When xfs_defer_capture extracts the deferred ops and transaction state
from a transaction, it should record the remaining block reservations so
that when we continue the dfops chain, we can reserve the same number of
blocks to use. We capture the reservations for both data and realtime
volumes.
This adds the requirement that every log intent item recovery function
must be careful to reserve enough blocks to handle both itself and all
defer ops that it can queue.
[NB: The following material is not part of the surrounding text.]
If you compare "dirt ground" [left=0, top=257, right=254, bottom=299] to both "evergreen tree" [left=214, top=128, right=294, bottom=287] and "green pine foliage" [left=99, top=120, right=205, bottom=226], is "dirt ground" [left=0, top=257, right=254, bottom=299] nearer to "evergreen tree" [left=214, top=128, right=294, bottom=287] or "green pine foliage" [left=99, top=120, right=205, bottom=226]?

On the other hand, this enables us to do
away with the handwaving block estimation nonsense that was going on in
xlog_finish_defer_ops.
Signed-off-by: Darrick J. Wong <darrick.wong@oracle.com>
Reviewed-by: Christoph Hellwig <hch@lst.de>
Reviewed-by: Brian Foster <bfoster@redhat.com>
Signed-off-by: Chandan Babu R <chandan.babu@oracle.com>
Acked-by: Darrick J. Wong <djwong@kernel.org>
---
fs/xfs/libxfs/xfs_defer.c | 4 ++++
fs/xfs/libxfs/xfs_defer.h | 4 ++++
fs/xfs/xfs_log_recover.c | 21 +++------------------
3 files changed, 11 insertions(+), 18 deletions(-)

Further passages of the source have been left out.